We always have maintained that the late conglomeration called the International Socialist Bureau was not Socialist at all. Events have proved us correct. The first blast of war found the Thornes and Clynes and Hyndmans of the various countries at each other’s throats. The “Socialist International” collapsed. It was not founded on the international unity of working-class interests; it was not reared and tested and levelled and plumbed and kept true and sound by that grand instrument for working-class guidance, the principle of the class struggle. Had it been so based and built Thorne would have been pitched out neck and crop at least at no later date than the first opportunity after he fought an election but did “not stand as a Socialist.” Such evidence that he did not (or would not) understand that the line of cleavage is drawn between the classes, and that therefore the political struggle must follow the same line, and that again therefore the man who “did not stand as a Socialist” in that highest expression of the class struggle, the political struggle, necessarily stood in opposition to Socialism—such evidence, we say, of these things, would have sufficed to place him outside any Socialist International that was such in fact as well as in name.

And the same remark applies to all the members of the Labour Party, who each and every one ran upon the same constitution, and not as Socialists. It applies also to those “Labour representatives” of other countries who have followed the same line of action. These men, and the organisations whose mentality they reflected, who could not separate themselves from their masters in peace time, would not have been permitted to remain in a SOCIALIST international to wreck it because, perforce, they found themselves in hostile camps in war time.

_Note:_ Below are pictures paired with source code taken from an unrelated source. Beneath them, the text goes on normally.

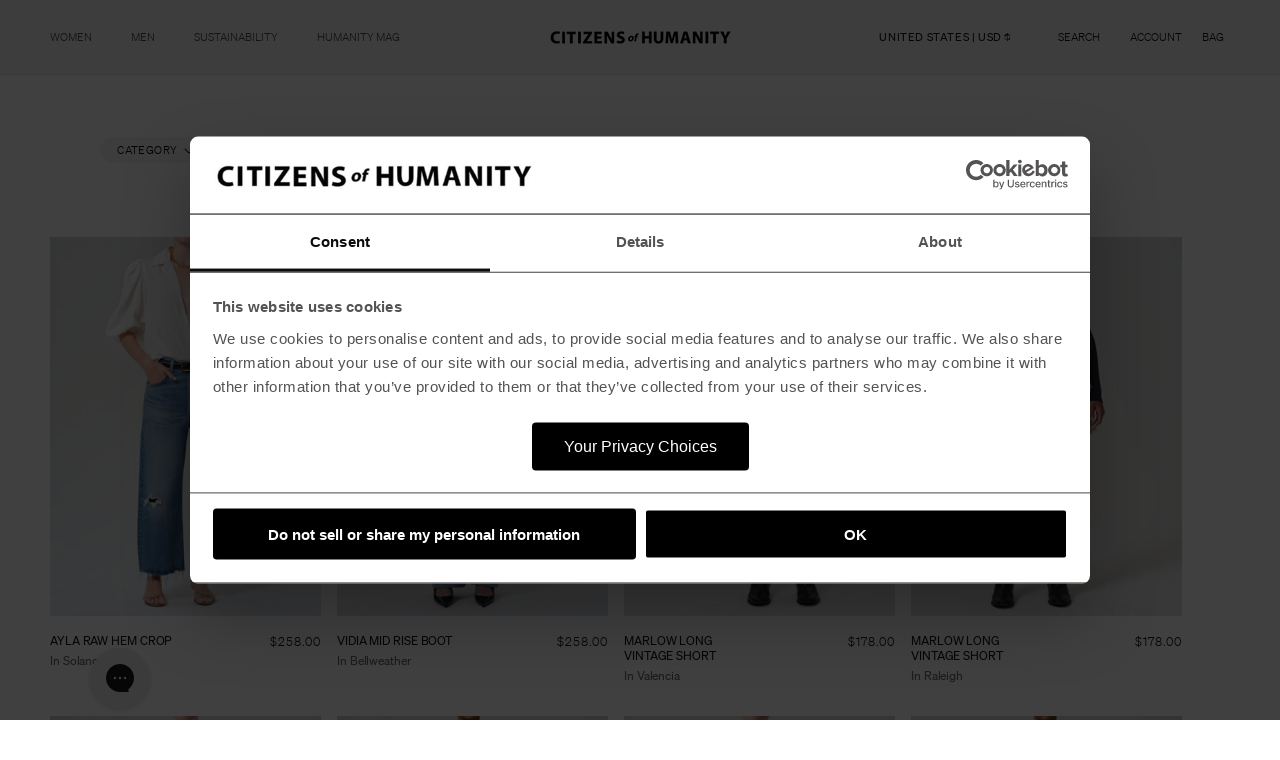

--- FILE ---
content_type: text/css
request_url: https://citizensofhumanity.com/cdn/shop/t/86/assets/component-mega-menu.css?v=1811283470150578791763068205
body_size: -35
content:
.mega-menu{position:static}.mega-menu__content{background-color:rgb(var(--color-background));border-left:0;border-radius:0;border-right:0;left:0;overflow-y:auto;padding-bottom:3rem;padding-top:3rem;position:absolute;right:0;top:100%}.shopify-section-header-sticky .mega-menu__content{max-height:calc(100vh - var(--header-bottom-position-desktop, 20rem) - 4rem)}.header-wrapper--border-bottom .mega-menu__content{border-top:0}.js .mega-menu__content{opacity:0;transform:translateY(-1.5rem)}.mega-menu[open] .mega-menu__content{opacity:1;transform:translateY(0)}.mega-menu__list{display:grid;gap:1.8rem 4rem;grid-template-columns:repeat(6,minmax(0,1fr));list-style:none}.mega-menu__link{color:rgba(var(--color-foreground),.75);display:block;line-height:calc(1 + .3 / var(--font-body-scale));padding-bottom:.6rem;padding-top:.6rem;text-decoration:none;transition:text-decoration var(--duration-short) ease;word-wrap:break-word}.mega-menu__link--level-2{font-weight:700}.header--top-center .mega-menu__list{display:flex;justify-content:center;flex-wrap:wrap;column-gap:0}.header--top-center .mega-menu__list>li{width:16%;padding-right:2.4rem}.mega-menu__link:hover,.mega-menu__link--active{color:rgb(var(--color-foreground));text-decoration:underline}.mega-menu__link--active:hover{text-decoration-thickness:.2rem}.mega-menu .mega-menu__list--condensed{display:block}.mega-menu__list--condensed .mega-menu__link{font-weight:400}.mega-menu__list{list-style:none;display:flex;column-gap:3rem}.mega-menu__list li{flex-basis:10vw}.mega-menu__link--level-2{text-decoration:none;text-transform:uppercase;color:#6a6a6a;margin-bottom:1rem}.mega-menu__push-images{width:initial!important;padding-right:0!important;flex-basis:20vw!important;display:flex;align-items:center;margin-left:auto}.mega-menu__push-images a{position:relative;display:block}.mega-menu__push-images a img{width:100%}.mega-menu__push-images a span{display:block;letter-spacing:.385px;font-size:14px;color:#000;text-decoration:none;position:absolute;left:2rem;bottom:1rem}.mega-menu__link:hover{text-decoration:none}
/*# sourceMappingURL=/cdn/shop/t/86/assets/component-mega-menu.css.map?v=1811283470150578791763068205 */


--- FILE ---
content_type: text/javascript
request_url: https://citizensofhumanity.com/cdn/shop/t/86/assets/constants.js?v=106839714823147863931763068205
body_size: -563
content:
const ON_CHANGE_DEBOUNCE_TIMER=300,PUB_SUB_EVENTS={cartUpdate:"cart-update",quantityUpdate:"quantity-update",optionValueSelectionChange:"option-value-selection-change",variantChange:"variant-change",cartError:"cart-error",cartOpen:"cart-open"};
//# sourceMappingURL=/cdn/shop/t/86/assets/constants.js.map?v=106839714823147863931763068205


--- FILE ---
content_type: text/javascript; charset=utf-8
request_url: https://s3.us-east-2.amazonaws.com/orderlogic-production/citizens-of-humanity_constraints.js?1589923719
body_size: 2184
content:
var olConstraints = {"shop_id":25210421345,"money_format":"${{amount}}","order_min_quantity":null,"order_max_quantity":null,"messages":{"max_product_quantity_prompt":"We're limiting customers to {{quantity}} masks per order.","custom_message":"Please edit your quantity before checking out!"},"4776350908513_maximum":{"product_id":4776350908513,"product":{"title":"ACLU SoCal x Haas Brothers Long Sleeve Tee in Orange You Glad You Didn't Vote Him"},"variant_count":4,"type":"maximum","amount":"4"},"4776350941281_maximum":{"product_id":4776350941281,"product":{"title":"ACLU SoCal x Haas Brothers Long Sleeve Tee in Purple Mountain Majesty"},"variant_count":4,"type":"maximum","amount":"4"},"4776351006817_maximum":{"product_id":4776351006817,"product":{"title":"ACLU SoCal x The Estate of Tupac Shakur with Willo Perron \u0026 Associates art director Brian Roettinger Tee in Smoke"},"variant_count":5,"type":"maximum","amount":"4"},"4776350810209_maximum":{"product_id":4776350810209,"product":{"title":"ACLU SoCal x Virgil Normal Long Sleeve Tee in Black"},"variant_count":4,"type":"maximum","amount":"4"},"4776350842977_maximum":{"product_id":4776350842977,"product":{"title":"ACLU SoCal x Virgil Normal Long Sleeve Tee in White"},"variant_count":4,"type":"maximum","amount":"4"},"4776350974049_maximum":{"product_id":4776350974049,"product":{"title":"ACLU SoCal x Haas Brothers Long Sleeve Tee in Turkwahz \u0026 Effect"},"variant_count":4,"type":"maximum","amount":"4"},"4554360225889_maximum":{"product_id":4554360225889,"product":{"title":"Cotton Mask (5 Pack)"},"variant_count":1,"type":"maximum","amount":"5"},"4589592576097_maximum":{"product_id":4589592576097,"product":{"title":"Cotton Mask (Bulk) - Indigo"},"variant_count":1,"type":"maximum","amount":"10"},"4589822312545_maximum":{"product_id":4589822312545,"product":{"title":"Cotton Mask (Bulk) - Camouflage"},"variant_count":1,"type":"maximum","amount":"10"},"4589822967905_maximum":{"product_id":4589822967905,"product":{"title":"Cotton Mask (Bulk) - Natural"},"variant_count":1,"type":"maximum","amount":"10"},"tag_constraints":{},"tier":0,"deleted":false,"cart_metadata":false,"hide_dynamic_checkout_button":true}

The Socialist can never be a nationalist. His mind can conceive no division of interests between the working peoples of the world. To him capitalism is one the world over, an international torture-rack on which every working-class race of the present day is stretched in agony. To him this capitalist war, terrible as it is, is but one of the torture twists of that rack, wringing impartially the thews of all workers unfortunate enough to be caught in its toils. His bosom, therefore, harbours no hatred for the German or Austrian worker whom he finds in arms against his fellow of Britain or France. Whether the combatants are the willing or coerced tools of the master butchers, and whichever side they serve, they are alike the subjects of the Socialist’s pity, regret, and fraternal concern. He knows that they are a part of his class, wherever they are to be found; he knows that their ignorance, so curiously alike in England and France and Germany and Russia, as the late International itself, in both its rise and its fall, amply proves, is part of the class ignorance it is his mission to combat and disperse; he knows that their weakness as well as their strength, their agony as well as their emancipation, their struggle as well as their foes, are international. The only thing he finds in his whole political outlook that is not international is the sectional interest of the master class—before which the International composed of the Thornes and Clynes and Hyndmans of all countries collapsed like a house of cards before a “Jack Johnson.”

This is the difference, then, between Mr. Thorne and his like on the one hand and the Socialist on the other and it is the difference between an International composed of Labour adventurers and one consisting of Socialists and founded upon Socialist principles. For the former Mr. Thorne may be permitted to speak—for the latter he never shall. Any Congress which may be engineered and set up by men of the kidney of those is doomed to be rotten at the start, since it must start with the assumption that the workers must defend their masters’ property. It must therefore crumble at the test, whether it is confined to the “Allies” and neutrals or not.